Data records
┌──

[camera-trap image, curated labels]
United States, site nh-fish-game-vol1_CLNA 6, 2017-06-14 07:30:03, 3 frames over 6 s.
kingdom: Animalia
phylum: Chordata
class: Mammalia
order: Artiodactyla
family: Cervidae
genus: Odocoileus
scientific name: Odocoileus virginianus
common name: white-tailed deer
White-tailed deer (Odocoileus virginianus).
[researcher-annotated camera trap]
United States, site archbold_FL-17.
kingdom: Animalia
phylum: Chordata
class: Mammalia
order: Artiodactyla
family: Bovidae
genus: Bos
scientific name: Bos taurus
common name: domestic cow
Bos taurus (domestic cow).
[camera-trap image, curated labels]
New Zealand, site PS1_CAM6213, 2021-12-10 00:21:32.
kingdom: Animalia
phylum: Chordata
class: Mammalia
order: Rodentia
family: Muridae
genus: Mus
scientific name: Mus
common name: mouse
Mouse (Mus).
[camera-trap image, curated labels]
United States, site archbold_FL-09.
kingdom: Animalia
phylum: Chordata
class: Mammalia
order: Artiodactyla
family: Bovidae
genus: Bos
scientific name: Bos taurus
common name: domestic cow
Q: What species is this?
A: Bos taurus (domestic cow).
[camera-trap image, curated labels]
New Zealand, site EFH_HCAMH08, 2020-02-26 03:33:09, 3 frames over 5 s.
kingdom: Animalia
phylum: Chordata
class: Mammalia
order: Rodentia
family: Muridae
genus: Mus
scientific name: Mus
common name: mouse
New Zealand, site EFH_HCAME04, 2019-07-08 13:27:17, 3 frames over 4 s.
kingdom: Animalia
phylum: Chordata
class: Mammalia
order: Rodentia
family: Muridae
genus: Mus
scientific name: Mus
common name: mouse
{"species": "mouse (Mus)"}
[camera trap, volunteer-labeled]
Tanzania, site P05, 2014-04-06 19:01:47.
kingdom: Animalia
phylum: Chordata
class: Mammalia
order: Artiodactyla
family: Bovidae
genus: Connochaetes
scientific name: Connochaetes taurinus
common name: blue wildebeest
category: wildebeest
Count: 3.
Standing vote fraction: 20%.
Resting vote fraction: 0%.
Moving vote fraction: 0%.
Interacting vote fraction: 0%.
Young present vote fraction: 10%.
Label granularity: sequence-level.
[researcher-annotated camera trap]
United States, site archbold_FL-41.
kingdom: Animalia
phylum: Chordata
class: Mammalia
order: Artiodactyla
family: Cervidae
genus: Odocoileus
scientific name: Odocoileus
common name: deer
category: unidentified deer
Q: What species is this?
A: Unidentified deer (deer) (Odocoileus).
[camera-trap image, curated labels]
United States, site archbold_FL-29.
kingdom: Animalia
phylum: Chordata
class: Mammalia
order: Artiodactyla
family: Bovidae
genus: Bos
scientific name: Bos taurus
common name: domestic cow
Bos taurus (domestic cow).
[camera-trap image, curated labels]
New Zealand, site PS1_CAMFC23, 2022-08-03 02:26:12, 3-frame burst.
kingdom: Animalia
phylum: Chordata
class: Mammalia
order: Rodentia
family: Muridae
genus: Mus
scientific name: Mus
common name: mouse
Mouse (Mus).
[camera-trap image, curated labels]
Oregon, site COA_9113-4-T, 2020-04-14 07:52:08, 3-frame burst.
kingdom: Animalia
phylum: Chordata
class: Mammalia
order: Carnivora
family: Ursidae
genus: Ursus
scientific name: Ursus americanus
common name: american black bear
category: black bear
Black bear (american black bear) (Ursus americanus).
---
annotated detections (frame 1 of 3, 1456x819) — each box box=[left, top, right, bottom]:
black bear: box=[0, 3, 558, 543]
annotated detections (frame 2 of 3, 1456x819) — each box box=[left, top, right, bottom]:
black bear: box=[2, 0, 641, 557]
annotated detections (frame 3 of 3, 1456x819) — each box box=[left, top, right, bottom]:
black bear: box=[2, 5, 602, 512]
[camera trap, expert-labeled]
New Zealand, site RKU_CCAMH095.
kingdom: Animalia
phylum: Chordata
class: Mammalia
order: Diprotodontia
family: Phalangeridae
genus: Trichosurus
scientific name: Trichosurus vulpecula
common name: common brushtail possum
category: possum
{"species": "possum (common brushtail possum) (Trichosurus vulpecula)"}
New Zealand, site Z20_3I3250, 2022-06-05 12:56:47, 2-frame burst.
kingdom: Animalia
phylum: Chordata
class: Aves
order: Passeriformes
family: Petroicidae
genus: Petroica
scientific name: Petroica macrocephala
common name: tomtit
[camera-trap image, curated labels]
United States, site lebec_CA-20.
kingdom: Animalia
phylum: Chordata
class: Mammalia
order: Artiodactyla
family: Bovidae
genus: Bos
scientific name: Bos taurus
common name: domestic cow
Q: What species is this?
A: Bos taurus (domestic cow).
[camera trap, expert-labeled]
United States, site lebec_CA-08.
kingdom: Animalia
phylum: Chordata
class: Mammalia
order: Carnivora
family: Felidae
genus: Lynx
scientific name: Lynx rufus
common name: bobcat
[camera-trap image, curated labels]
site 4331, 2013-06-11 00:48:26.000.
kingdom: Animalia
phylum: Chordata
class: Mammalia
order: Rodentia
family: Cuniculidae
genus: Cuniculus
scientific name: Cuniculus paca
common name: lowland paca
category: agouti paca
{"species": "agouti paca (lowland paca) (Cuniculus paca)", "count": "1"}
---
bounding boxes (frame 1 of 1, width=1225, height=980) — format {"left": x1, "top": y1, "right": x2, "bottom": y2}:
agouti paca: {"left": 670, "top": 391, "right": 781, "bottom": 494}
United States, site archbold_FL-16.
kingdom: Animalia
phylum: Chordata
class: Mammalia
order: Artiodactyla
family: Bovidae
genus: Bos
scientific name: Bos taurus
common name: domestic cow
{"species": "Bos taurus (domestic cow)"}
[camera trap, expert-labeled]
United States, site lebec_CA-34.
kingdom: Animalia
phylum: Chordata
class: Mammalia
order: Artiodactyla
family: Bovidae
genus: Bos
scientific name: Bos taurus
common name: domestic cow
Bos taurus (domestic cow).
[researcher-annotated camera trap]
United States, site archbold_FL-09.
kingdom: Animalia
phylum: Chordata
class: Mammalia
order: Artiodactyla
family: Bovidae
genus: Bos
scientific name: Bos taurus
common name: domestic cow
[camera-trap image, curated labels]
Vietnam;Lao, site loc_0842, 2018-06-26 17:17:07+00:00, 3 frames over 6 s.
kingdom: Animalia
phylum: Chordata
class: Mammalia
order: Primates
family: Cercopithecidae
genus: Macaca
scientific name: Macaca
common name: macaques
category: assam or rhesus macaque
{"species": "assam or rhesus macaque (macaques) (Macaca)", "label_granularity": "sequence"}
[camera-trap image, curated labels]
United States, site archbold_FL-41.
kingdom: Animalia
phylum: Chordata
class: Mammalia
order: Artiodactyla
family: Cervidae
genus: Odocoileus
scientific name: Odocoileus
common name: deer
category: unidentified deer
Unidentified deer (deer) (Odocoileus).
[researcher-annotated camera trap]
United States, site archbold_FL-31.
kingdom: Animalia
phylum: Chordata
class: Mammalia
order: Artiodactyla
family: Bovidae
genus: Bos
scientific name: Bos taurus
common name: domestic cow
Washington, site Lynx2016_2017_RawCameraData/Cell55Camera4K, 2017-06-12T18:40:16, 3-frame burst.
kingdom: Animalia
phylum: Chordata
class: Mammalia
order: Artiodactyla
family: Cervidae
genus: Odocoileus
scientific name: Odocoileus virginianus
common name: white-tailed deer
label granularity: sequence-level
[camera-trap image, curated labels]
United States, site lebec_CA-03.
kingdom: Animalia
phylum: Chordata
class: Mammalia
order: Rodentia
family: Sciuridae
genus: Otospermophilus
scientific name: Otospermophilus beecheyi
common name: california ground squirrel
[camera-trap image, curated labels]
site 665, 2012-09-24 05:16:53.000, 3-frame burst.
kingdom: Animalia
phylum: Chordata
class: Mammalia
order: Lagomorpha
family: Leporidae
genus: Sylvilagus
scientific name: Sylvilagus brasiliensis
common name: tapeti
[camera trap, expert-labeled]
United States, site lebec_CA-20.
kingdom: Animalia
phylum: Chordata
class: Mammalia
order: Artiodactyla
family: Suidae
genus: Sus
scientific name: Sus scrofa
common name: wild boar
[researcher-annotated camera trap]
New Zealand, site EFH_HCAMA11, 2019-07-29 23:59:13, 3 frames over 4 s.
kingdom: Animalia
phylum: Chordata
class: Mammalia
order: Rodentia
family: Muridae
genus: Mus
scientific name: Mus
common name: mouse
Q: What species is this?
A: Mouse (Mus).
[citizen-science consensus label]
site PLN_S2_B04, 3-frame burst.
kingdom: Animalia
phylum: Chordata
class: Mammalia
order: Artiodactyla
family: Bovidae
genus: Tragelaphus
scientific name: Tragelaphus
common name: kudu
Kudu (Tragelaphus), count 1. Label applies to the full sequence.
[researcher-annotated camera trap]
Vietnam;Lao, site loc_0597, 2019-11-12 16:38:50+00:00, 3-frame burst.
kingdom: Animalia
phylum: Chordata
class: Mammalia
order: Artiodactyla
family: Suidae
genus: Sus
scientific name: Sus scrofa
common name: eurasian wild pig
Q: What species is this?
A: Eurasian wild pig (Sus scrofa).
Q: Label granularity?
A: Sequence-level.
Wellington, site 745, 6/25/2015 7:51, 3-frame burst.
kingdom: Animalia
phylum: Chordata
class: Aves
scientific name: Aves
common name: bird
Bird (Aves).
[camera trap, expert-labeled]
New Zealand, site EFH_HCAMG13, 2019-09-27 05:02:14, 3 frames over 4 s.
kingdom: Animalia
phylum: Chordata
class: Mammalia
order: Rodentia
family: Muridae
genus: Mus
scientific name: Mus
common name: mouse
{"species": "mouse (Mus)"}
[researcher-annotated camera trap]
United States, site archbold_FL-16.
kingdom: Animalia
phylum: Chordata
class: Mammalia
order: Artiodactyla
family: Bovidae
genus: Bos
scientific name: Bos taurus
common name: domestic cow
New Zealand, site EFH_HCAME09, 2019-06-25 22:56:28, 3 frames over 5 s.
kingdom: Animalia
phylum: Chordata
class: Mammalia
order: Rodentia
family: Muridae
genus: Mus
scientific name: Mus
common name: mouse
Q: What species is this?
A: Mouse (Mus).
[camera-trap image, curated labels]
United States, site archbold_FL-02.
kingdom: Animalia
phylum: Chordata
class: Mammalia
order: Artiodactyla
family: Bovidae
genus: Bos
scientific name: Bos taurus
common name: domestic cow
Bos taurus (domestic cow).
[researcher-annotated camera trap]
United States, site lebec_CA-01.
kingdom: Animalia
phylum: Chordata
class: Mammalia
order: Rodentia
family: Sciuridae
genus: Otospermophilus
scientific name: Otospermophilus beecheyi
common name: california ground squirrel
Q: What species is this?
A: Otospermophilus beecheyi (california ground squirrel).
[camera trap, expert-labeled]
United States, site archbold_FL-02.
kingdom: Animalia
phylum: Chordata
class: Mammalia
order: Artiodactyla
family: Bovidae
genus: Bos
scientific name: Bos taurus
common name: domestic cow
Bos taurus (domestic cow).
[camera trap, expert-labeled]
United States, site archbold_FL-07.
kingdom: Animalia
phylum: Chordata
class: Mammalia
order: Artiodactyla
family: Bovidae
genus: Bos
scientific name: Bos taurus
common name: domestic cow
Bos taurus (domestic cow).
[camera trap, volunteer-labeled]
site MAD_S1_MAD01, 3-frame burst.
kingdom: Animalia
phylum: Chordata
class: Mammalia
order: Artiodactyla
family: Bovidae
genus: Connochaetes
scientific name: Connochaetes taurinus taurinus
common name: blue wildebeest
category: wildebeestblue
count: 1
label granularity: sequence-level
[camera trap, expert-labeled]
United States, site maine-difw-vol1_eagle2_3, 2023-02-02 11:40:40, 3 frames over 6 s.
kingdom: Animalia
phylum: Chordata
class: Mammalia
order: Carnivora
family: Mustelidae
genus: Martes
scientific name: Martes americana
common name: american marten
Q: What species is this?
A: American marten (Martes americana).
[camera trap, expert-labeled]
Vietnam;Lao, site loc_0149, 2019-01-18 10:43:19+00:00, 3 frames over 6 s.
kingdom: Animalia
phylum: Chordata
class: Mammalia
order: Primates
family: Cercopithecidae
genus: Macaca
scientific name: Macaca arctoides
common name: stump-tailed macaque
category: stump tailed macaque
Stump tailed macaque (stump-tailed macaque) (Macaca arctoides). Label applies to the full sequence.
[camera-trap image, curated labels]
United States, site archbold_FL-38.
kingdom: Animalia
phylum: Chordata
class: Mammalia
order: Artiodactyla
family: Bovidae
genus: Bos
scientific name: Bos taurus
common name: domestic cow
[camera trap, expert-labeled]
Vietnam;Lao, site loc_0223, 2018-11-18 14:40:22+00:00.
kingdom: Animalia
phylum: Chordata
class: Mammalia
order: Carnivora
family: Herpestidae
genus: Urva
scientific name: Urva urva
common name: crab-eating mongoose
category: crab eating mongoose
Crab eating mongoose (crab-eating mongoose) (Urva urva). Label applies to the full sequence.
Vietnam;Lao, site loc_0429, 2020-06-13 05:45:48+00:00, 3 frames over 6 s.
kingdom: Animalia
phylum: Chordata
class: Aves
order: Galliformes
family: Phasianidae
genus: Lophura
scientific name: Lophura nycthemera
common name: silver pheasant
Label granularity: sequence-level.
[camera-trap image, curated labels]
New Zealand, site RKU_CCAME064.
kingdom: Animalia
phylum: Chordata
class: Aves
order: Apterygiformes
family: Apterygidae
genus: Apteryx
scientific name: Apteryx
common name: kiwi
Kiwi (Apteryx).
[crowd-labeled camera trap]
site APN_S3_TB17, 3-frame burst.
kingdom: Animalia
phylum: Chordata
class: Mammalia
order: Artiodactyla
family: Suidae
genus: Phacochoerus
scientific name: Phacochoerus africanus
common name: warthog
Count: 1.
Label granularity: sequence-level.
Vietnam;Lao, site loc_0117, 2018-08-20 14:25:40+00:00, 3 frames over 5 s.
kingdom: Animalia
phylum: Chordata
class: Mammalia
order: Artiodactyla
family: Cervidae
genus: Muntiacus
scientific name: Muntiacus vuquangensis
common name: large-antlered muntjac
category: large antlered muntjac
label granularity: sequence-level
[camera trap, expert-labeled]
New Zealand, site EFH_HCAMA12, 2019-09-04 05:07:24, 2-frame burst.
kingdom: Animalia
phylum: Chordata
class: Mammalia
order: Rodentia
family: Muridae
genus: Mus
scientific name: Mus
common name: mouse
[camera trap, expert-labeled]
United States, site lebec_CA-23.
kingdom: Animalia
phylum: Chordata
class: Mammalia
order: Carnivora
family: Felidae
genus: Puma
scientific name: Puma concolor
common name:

└──

## [Work to complete]
No lines before the one containing "[crowd-labeled camera trap]" belong in the answer; write out that line and each one after it exactly, through the end of the records.

## [Your solution]
[crowd-labeled camera trap]
site APN_S3_TB17, 3-frame burst.
kingdom: Animalia
phylum: Chordata
class: Mammalia
order: Artiodactyla
family: Suidae
genus: Phacochoerus
scientific name: Phacochoerus africanus
common name: warthog
Count: 1.
Label granularity: sequence-level.
Vietnam;Lao, site loc_0117, 2018-08-20 14:25:40+00:00, 3 frames over 5 s.
kingdom: Animalia
phylum: Chordata
class: Mammalia
order: Artiodactyla
family: Cervidae
genus: Muntiacus
scientific name: Muntiacus vuquangensis
common name: large-antlered muntjac
category: large antlered muntjac
label granularity: sequence-level
[camera trap, expert-labeled]
New Zealand, site EFH_HCAMA12, 2019-09-04 05:07:24, 2-frame burst.
kingdom: Animalia
phylum: Chordata
class: Mammalia
order: Rodentia
family: Muridae
genus: Mus
scientific name: Mus
common name: mouse
[camera trap, expert-labeled]
United States, site lebec_CA-23.
kingdom: Animalia
phylum: Chordata
class: Mammalia
order: Carnivora
family: Felidae
genus: Puma
scientific name: Puma concolor
common name:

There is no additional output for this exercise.